Omelia (13-06-2003)
padre Lino Pedron
Commento su Matteo 5, 27-32

Il brano di Matteo 5,21-48 è strutturato su sei antitesi: "fu detto/ io però vi dico". In realtà non sono antitesi. Gesù non propone una legge diversa, come appare chiaro dal v.17: "Non sono venuto ad abolire, ma a compiere la legge e i profeti". La legge non è nuova, ma antica. Il compimento però è nuovo: nessuno l'ha mai proposta e osservata in questo modo, che è quello del Figlio di Dio.

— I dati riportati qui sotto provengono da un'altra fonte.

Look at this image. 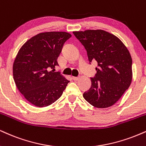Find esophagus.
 Returning <instances> with one entry per match:
<instances>
[{
	"label": "esophagus",
	"instance_id": "esophagus-1",
	"mask_svg": "<svg viewBox=\"0 0 146 146\" xmlns=\"http://www.w3.org/2000/svg\"><path fill=\"white\" fill-rule=\"evenodd\" d=\"M72 79L74 81H78L79 80V78H78V77H72Z\"/></svg>",
	"mask_w": 146,
	"mask_h": 146
}]
</instances>
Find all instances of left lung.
I'll list each match as a JSON object with an SVG mask.
<instances>
[{"label":"left lung","mask_w":146,"mask_h":146,"mask_svg":"<svg viewBox=\"0 0 146 146\" xmlns=\"http://www.w3.org/2000/svg\"><path fill=\"white\" fill-rule=\"evenodd\" d=\"M87 52L90 64L98 66L91 87L83 96L92 106L106 108L115 104L129 88L133 78L132 58L116 36L103 30L73 32Z\"/></svg>","instance_id":"8db88e82"}]
</instances>
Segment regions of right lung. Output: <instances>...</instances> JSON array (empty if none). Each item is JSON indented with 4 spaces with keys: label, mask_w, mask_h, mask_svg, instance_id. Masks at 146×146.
I'll return each instance as SVG.
<instances>
[{
    "label": "right lung",
    "mask_w": 146,
    "mask_h": 146,
    "mask_svg": "<svg viewBox=\"0 0 146 146\" xmlns=\"http://www.w3.org/2000/svg\"><path fill=\"white\" fill-rule=\"evenodd\" d=\"M71 36L66 32L39 33L28 40L15 57L14 82L24 98L36 107L57 101L69 82L54 70L64 42Z\"/></svg>",
    "instance_id": "right-lung-1"
}]
</instances>
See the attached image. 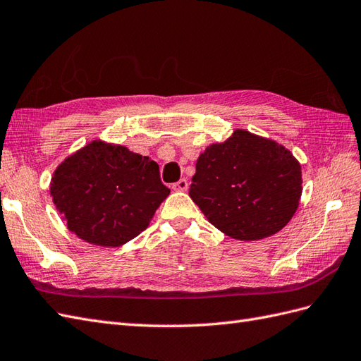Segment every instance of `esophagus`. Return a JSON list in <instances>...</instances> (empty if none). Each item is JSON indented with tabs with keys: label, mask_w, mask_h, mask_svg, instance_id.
Returning <instances> with one entry per match:
<instances>
[{
	"label": "esophagus",
	"mask_w": 361,
	"mask_h": 361,
	"mask_svg": "<svg viewBox=\"0 0 361 361\" xmlns=\"http://www.w3.org/2000/svg\"><path fill=\"white\" fill-rule=\"evenodd\" d=\"M188 188H189V183H188L186 178H181V180H178L177 183L172 184V189H173V190H178V192L188 190Z\"/></svg>",
	"instance_id": "obj_1"
}]
</instances>
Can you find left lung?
Here are the masks:
<instances>
[{
  "instance_id": "1",
  "label": "left lung",
  "mask_w": 361,
  "mask_h": 361,
  "mask_svg": "<svg viewBox=\"0 0 361 361\" xmlns=\"http://www.w3.org/2000/svg\"><path fill=\"white\" fill-rule=\"evenodd\" d=\"M302 195L300 163L270 138L235 129L200 154L189 197L212 226L239 241L282 230Z\"/></svg>"
}]
</instances>
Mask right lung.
<instances>
[{
  "instance_id": "add662e5",
  "label": "right lung",
  "mask_w": 361,
  "mask_h": 361,
  "mask_svg": "<svg viewBox=\"0 0 361 361\" xmlns=\"http://www.w3.org/2000/svg\"><path fill=\"white\" fill-rule=\"evenodd\" d=\"M169 193L149 157L104 140L68 155L50 183L70 232L100 247H120L140 235Z\"/></svg>"
}]
</instances>
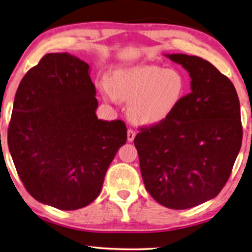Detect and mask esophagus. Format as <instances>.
<instances>
[{"instance_id":"obj_1","label":"esophagus","mask_w":252,"mask_h":252,"mask_svg":"<svg viewBox=\"0 0 252 252\" xmlns=\"http://www.w3.org/2000/svg\"><path fill=\"white\" fill-rule=\"evenodd\" d=\"M134 138H135V132L132 130V129L127 130V141L132 142V141L134 140Z\"/></svg>"}]
</instances>
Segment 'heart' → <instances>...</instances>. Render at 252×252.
Wrapping results in <instances>:
<instances>
[{
    "label": "heart",
    "instance_id": "obj_1",
    "mask_svg": "<svg viewBox=\"0 0 252 252\" xmlns=\"http://www.w3.org/2000/svg\"><path fill=\"white\" fill-rule=\"evenodd\" d=\"M109 99L129 102L127 113L142 126H155L176 111L187 91L186 77L181 70L158 65L120 68L113 72L110 87L101 85Z\"/></svg>",
    "mask_w": 252,
    "mask_h": 252
}]
</instances>
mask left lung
I'll list each match as a JSON object with an SVG mask.
<instances>
[{
	"label": "left lung",
	"instance_id": "1",
	"mask_svg": "<svg viewBox=\"0 0 252 252\" xmlns=\"http://www.w3.org/2000/svg\"><path fill=\"white\" fill-rule=\"evenodd\" d=\"M165 56L189 72L191 91L167 120L141 129L134 145L150 195L187 209L216 197L229 178L241 148L240 103L232 82L209 62Z\"/></svg>",
	"mask_w": 252,
	"mask_h": 252
}]
</instances>
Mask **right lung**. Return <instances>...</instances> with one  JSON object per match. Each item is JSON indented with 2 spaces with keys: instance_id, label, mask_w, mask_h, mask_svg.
<instances>
[{
  "instance_id": "add662e5",
  "label": "right lung",
  "mask_w": 252,
  "mask_h": 252,
  "mask_svg": "<svg viewBox=\"0 0 252 252\" xmlns=\"http://www.w3.org/2000/svg\"><path fill=\"white\" fill-rule=\"evenodd\" d=\"M89 65L68 53L47 54L18 86L8 150L26 190L62 210L98 197L108 167L126 142L121 120H99Z\"/></svg>"
}]
</instances>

Gesù non contraddice quanto è stato detto, ma lo chiarisce e passa dalle semplici azioni ai desideri del cuore, da cui tutto promana. Ma ciò che dice non è un'imposizione legalistica, ancora più severa della precedente. E' invece la "buona notizia" di ciò che Dio opera in noi mediante queste stesse parole che hanno il potere di compiere ciò per cui sono state mandate. Vanno intese quindi non come un "codice" di leggi bellissime ma disumane, bensì come rivelazione e dono della vita stessa del Padre per noi.

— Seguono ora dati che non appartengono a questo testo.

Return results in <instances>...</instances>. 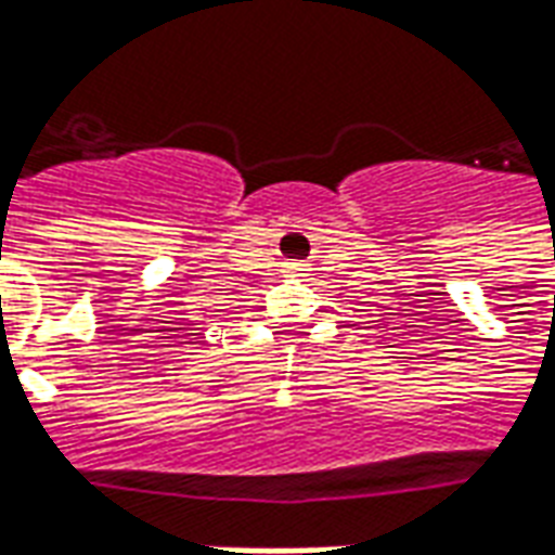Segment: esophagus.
<instances>
[{
  "label": "esophagus",
  "instance_id": "34e87169",
  "mask_svg": "<svg viewBox=\"0 0 555 555\" xmlns=\"http://www.w3.org/2000/svg\"><path fill=\"white\" fill-rule=\"evenodd\" d=\"M282 270H285L288 276H302V273H306L309 267L302 264V261H285V264H282Z\"/></svg>",
  "mask_w": 555,
  "mask_h": 555
}]
</instances>
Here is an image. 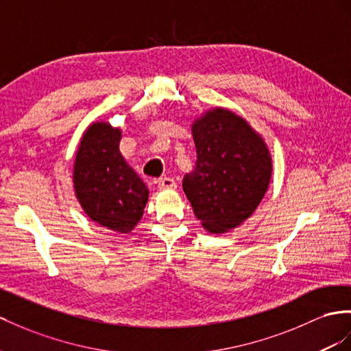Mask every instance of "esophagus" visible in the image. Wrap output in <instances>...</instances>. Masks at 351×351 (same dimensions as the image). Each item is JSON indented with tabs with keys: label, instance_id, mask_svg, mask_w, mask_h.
<instances>
[{
	"label": "esophagus",
	"instance_id": "1",
	"mask_svg": "<svg viewBox=\"0 0 351 351\" xmlns=\"http://www.w3.org/2000/svg\"><path fill=\"white\" fill-rule=\"evenodd\" d=\"M156 184L158 186V190H175L176 188V182L172 178H161Z\"/></svg>",
	"mask_w": 351,
	"mask_h": 351
}]
</instances>
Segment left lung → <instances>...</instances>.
I'll use <instances>...</instances> for the list:
<instances>
[{
    "label": "left lung",
    "mask_w": 351,
    "mask_h": 351,
    "mask_svg": "<svg viewBox=\"0 0 351 351\" xmlns=\"http://www.w3.org/2000/svg\"><path fill=\"white\" fill-rule=\"evenodd\" d=\"M197 160L182 188L195 218L212 234L243 223L264 199L273 172L264 138L243 117L212 108L193 121Z\"/></svg>",
    "instance_id": "8db88e82"
}]
</instances>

I vv.27-32 di questo brano trattano il tema del rapporto tra uomo e donna nel matrimonio. Gesù insegna che non basta evitare ogni attentato esterno al matrimonio (l'adulterio consumato), ma che bisogna precludere la via agli appetiti sessuali evitando le occasioni che possono svegliarli (lo sguardo) e i contatti pericolosi (la mano).

Il verbo desiderare (in ebraico hamad) esprime un reale compiacimento e una vera decisione peccaminosa e non un semplice sentimento o pensiero; vuol dire impadronirsi e prendere con prepotenza e quindi comporta atteggiamenti esterni. Ma Gesù va oltre. A Dio interessano i sentimenti, la purezza dei pensieri, la rettitudine della volontà. Perché può accadere che un contegno esteriore irreprensibile nasconda una profonda corruzione nel cuore. Esterno e interno devono corrispondersi, pena la doppiezza di vita e la falsità.

L'adulterio non avviene per caso, ma viene preparato nel cuore. Un detto rabbinico dice: "L'occhio vede, il cuore desidera, il corpo commette il peccato". Rabbì Laqish asseriva: "Tu non devi dire che solo colui che viola il matrimonio con il corpo è adultero, lo è anche chi lo viola con gli occhi".

Il comando di Gesù di cavarsi l'occhio destro (quello preferito) e di tagliarsi la mano destra (la migliore) vuol dire che può essere necessario sacrificare una parte preziosa di sé per evitare la perdita totale e definitiva di tutto se stesso.

Il comando di rilasciare alla donna ripudiata un atto di ripudio è enunciato nel Libro del Deuteronomio 24,1-3. L'atto di ripudio doveva garantire alla donna la certezza giuridica e tutelarla dall'accusa di adulterio nel caso si fosse risposata. Il ripudio della moglie viene respinto da Gesù e condannato come adulterio, e la responsabilità ricade sul marito che ripudia la moglie e sull'uomo che sposa la donna ripudiata.

L'espressione "eccetto il caso di concubinato" ha avuto numerose proposte di soluzione. Quella accolta dalla tradizione della Chiesa cattolica intende il termine greco pornéia, qui tradotto con il termine concubinato, nel senso di matrimoni tra consanguinei.

In concreto: nel caso risulti che la moglie è congiunta al marito con vincoli di parentela entro i gradi proibiti dal Libro del Levitico 18, 6-18, il marito avrebbe non solo la possibilità, ma il dovere di ripudiarla. Anche nel decreto apostolico degli Atti 15,28-29, pornéia sembra avere questo significato: matrimonio tra consanguinei.

Il matrimonio tra consanguinei era abbastanza frequente presso i pagani. L'eccezione di Matteo forse riflette una situazione presente nella comunità cristiana primitiva dove si ricorreva con troppa disinvoltura al privilegio paolino (1Cor 7,12-16; cfr Lv 18,6-18) e quindi si abbandonava con facilità la moglie con cui si viveva prima della conversione al cristianesimo.

Matteo ribadisce che un cristiano può e deve abbandonare la propria moglie solo nel caso in cui egli provenga da un matrimonio con una consanguinea o da uno stato di poligamia, che la legge cristiana riteneva illegittimo e illecito, e per questo da sciogliere.